Things I learnt while foraging
A year ago in June, I met Siobhán O’Callaghan, founder of Primitivkollektiv, who’s since become a good friend of mine. Back then Siobhan gathered a group of plant enthusiasts, and together we took a trip to an abandoned castle. There, the air thick with the heat of summer, beetles and bugs abound, we set out to forage. I with my eyes, ears and camera. An eager student. My companions with their knowledge of edible plants, growing in the wild. Little did I realise then, the deep and lasting impression this sunny day would have on me.
Moving amongst the trees, the search for sustenance steered our footfalls. As I learnt the names of the plants we collected, I was learning too, a new language. One of communion. Between myself and my environment. Deeper into the woodland I went. Deeper into a new way of being. A shift took place. A feeling that I did not know how to bring to words. But I could feel it take shape. And it was exhilarating.
How exciting, I thought, that my immediate landscape, could provide me with nearly instant nourishment. It seemed effortless and required little work. Nature, was simply providing. Like gifts to us without the need to till and work the land – something which I have come to learn has devastating effects on our soil anyway.
My misgiving of our current ways of doing things–like monocultures, agriculture, importing foodstuffs–grew stronger. I wondered then, whether our efforts towards domestication, in fact drove us away from our environments. As if trying to control it, taming it, bending it to our will, we changed ourselves more than we changed her. Banishing ourselves, once again, from the garden of Eden. Our mother. Our home. Into the devastating world of “progress”. The kingdom of the ego. Of strife.
Our landscapes have become a resource for us to exploit. To take from, instead of the friendship it should to be; where both give and take with care and attention. A symbiotic relationship instead of the parasites we seem to have turned ourselves into.
I say these harsh words because foraging too, is now causing harm in places. Beautiful pristine environments are destroyed by newcomers who fail to listen to the earth. But perhaps you cannot directly blame people who have yet to learn the language of our mother. I know I haven’t. I’m trying now to do so.

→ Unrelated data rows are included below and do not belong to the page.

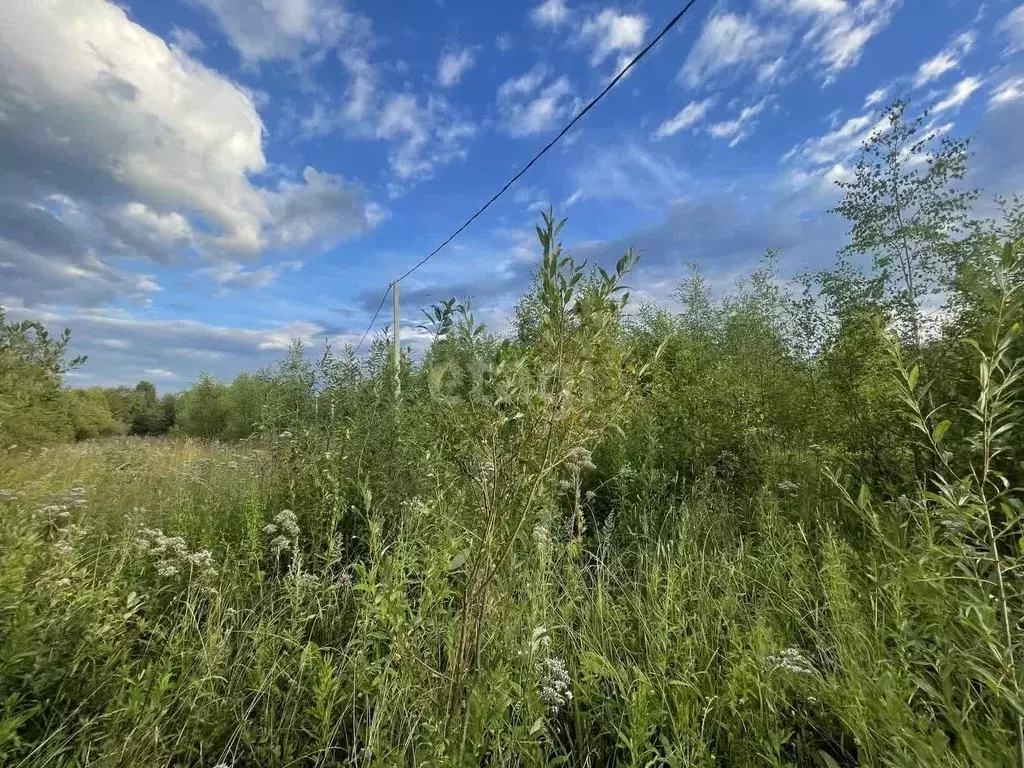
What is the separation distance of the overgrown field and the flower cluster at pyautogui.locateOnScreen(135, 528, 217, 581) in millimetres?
27

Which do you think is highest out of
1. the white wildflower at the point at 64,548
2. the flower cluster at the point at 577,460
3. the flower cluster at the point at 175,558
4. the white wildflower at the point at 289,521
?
the flower cluster at the point at 577,460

But let’s go back to that pleasant afternoon amongst the trees. Picking plantain and nettles. Yes – the weeds we find in the nooks and crannies of our streets. Still, in our every attempt to cultivate our landscape, the earth finds ways to provide. Whether we want her to or not. Through the tarmac and mortar, coltsfoot and dandelion still show up. Tough and relentless. Jam packed with sustenance. Superfoods, right on our doorstep.
But off course, here in the forgotten world of schloss Dhamsmuhlen, they were bountiful. Happy and healthy companions, perhaps more so because the area is mostly abandoned. Plenty of space for elderberries and shepherds purse to run wild.
I learnt that day out foraging, that if I could find a way to listen, mother earth would teach me things. Showing me how to take care of myself and in turn, of her.